*DIRECTIVE*
From the records below, copy every line that contains the string "upper". Match case exactly.

====== ENTRIES SHOWN

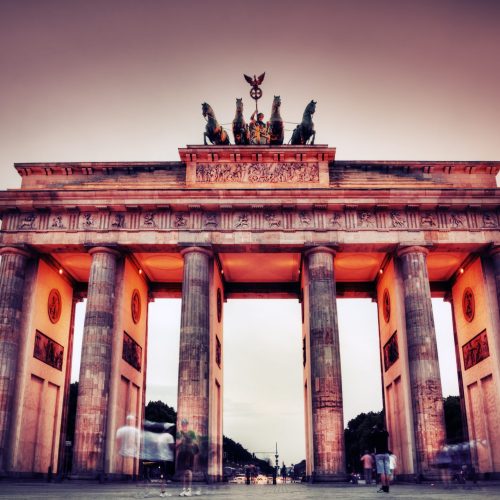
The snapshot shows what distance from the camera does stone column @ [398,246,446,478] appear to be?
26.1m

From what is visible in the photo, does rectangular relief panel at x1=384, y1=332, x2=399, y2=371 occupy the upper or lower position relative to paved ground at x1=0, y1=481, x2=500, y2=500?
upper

============
====== ENTRIES SHOWN

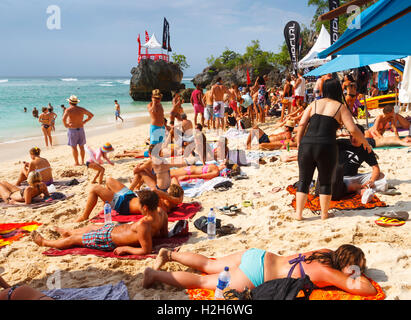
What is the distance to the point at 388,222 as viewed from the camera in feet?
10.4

============

*WRITTEN REPLY*
From what is visible in the photo, does rectangular relief panel at x1=384, y1=332, x2=399, y2=371 occupy the upper or lower position relative to paved ground at x1=0, y1=481, x2=500, y2=500?
upper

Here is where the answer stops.